**Entries**
* * * *
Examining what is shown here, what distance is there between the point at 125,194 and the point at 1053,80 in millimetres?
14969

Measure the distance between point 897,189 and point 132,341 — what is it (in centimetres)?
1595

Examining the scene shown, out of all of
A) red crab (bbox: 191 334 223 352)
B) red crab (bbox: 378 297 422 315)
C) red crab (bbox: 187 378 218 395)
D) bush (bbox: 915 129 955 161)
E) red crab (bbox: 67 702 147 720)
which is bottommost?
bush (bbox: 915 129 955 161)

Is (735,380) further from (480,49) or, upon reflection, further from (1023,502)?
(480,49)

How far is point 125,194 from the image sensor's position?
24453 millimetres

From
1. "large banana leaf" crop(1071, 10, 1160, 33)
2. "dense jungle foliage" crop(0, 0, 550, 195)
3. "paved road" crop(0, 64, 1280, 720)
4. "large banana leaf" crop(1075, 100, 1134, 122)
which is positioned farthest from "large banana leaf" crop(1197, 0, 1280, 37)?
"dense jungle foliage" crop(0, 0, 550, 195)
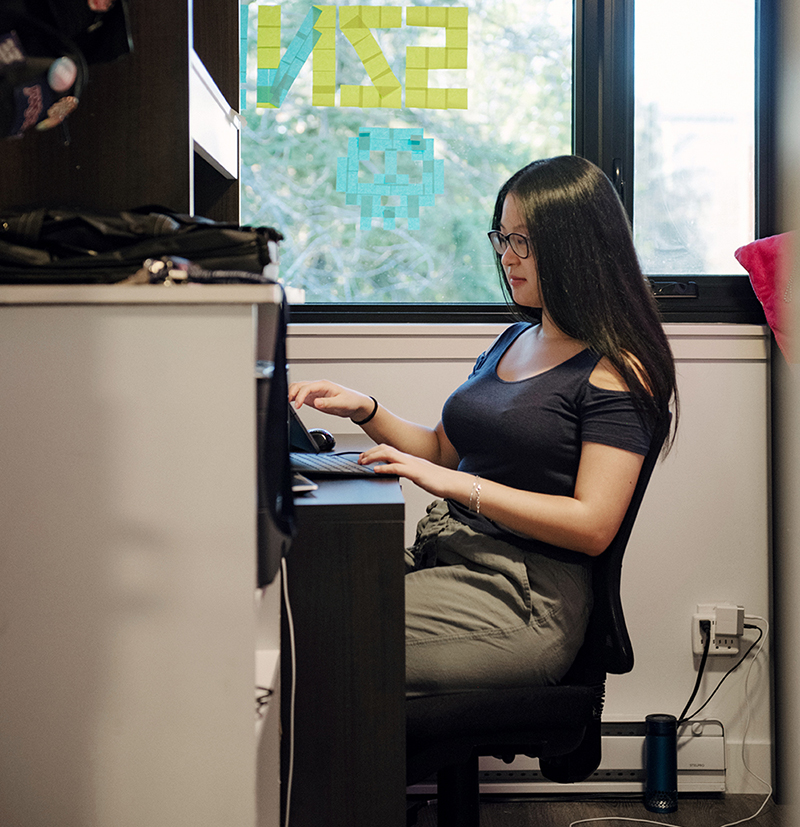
* * * *
**Given instruction**
Rewrite the lines from the one containing "Examining the scene shown, out of all of" through the one containing "24453 millimetres", inclusive, with their requests. In the answers, scale every bounding-box coordinate, point coordinate and distance by 2.2, rounding to whole numbers with halves rounded up.

**Task answer**
Examining the scene shown, out of all of
A) red crab (bbox: 191 334 223 352)
B) red crab (bbox: 378 297 422 315)
C) red crab (bbox: 187 378 218 395)
D) bush (bbox: 915 129 955 161)
E) red crab (bbox: 67 702 147 720)
which is bottommost?
bush (bbox: 2013 284 2101 354)

Is (735,380) further from (480,49) or, upon reflection, further from (1023,502)?
(1056,108)

How far is point 125,194 from the image sensor's position?
53797 millimetres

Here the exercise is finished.